(Travail demandé):
**a)** Répondez à ces questions d'après l'extrait :
(i) Depuis quelle année la fessée est-elle interdite par la loi ?
(ii) Selon Nina Bataille, qu'est-ce qui limite la maltraitance ?
(iii) Selon Michel Vandenbroeck, quand le stress toxique nuit-il au développement du cerveau ?
**b)** Extrayez de l'extrait, mot pour mot, le passage qui commence par « Pour Nina Bataille, il » et se poursuit jusqu'à « explique la coach. ».

(Extrait du texte):
═══
Les discours mêlant parentalité et neurosciences s’élèvent souvent contre les faits de violence physique et verbale. Ces revendications ont-elles pu aider à bannir les sévices corporels dans les familles ?

Pour Nina Bataille, il n’y a pas de réponse nette à cette question. « Je ne pense pas que des parents se lèvent le matin en se disant ‘Tiens, je vais maltraiter mon enfant‘ Ce qui limite la maltraitance ce sont les signalements faits par des institutions (professeurs, psychologues), ou bien une prise de conscience par soi-même. Mais les neurosciences contribuent à libérer la parole, et génèrent peut-être quelques prises de conscience. »

Quant à la fessée, qui a pu par le passé être brandie comme un principe éducatif, elle est interdite par la loi depuis 2016. « Je ne pense pas que les neurosciences aient contribué à cela, c’était déjà une limite à ne pas franchir pour beaucoup de monde. Mais elles expliquent les dégâts que ce geste peut créer sur le cerveau, cela confirme qu’on est dans le juste quand on ne fait pas ça. » explique la coach.

Michel Vandenbroeck nuance ce propos. « Les neurosciences nous ont montré quels effets dévastateurs des cas de grave négligence peuvent avoir sur le cerveau. Mais on ne peut pas en déduire la même chose pour des petits moments de stress dans la vie de tous les jours, aucune étude sérieuse ne ferait ce lien, ce serait un amalgame. Le stress toxique nuit au développement du cerveau quand il est prolongé, de jour en jour, d’année en année, ce n’est pas le cas dans les petits moments où l’on perd patience et crie sur son enfant. »
═══
(Données du listing):
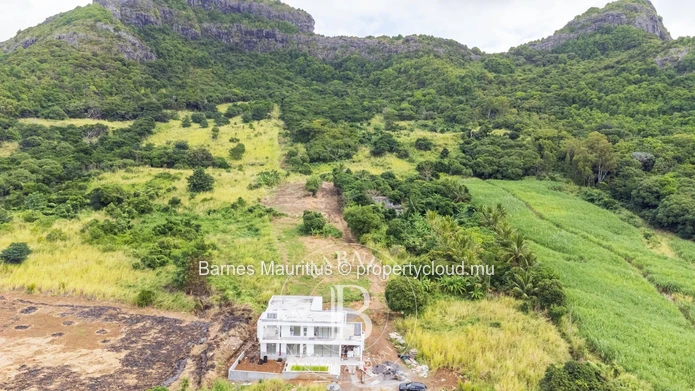 CRÈVE COEUR - Terrain résidentiel - 2 151 m²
═══
(Réponses):
**a)**
(i) Depuis 2016.
(ii) Les signalements faits par des institutions (professeurs, psychologues), ou bien une prise de conscience par soi-même.
(iii) Quand il est prolongé, de jour en jour, d'année en année.

**b)**
Pour Nina Bataille, il n’y a pas de réponse nette à cette question. « Je ne pense pas que des parents se lèvent le matin en se disant ‘Tiens, je vais maltraiter mon enfant‘ Ce qui limite la maltraitance ce sont les signalements faits par des institutions (professeurs, psychologues), ou bien une prise de conscience par soi-même. Mais les neurosciences contribuent à libérer la parole, et génèrent peut-être quelques prises de conscience. »

Quant à la fessée, qui a pu par le passé être brandie comme un principe éducatif, elle est interdite par la loi depuis 2016. « Je ne pense pas que les neurosciences aient contribué à cela, c’était déjà une limite à ne pas franchir pour beaucoup de monde. Mais elles expliquent les dégâts que ce geste peut créer sur le cerveau, cela confirme qu’on est dans le juste quand on ne fait pas ça. » explique la coach.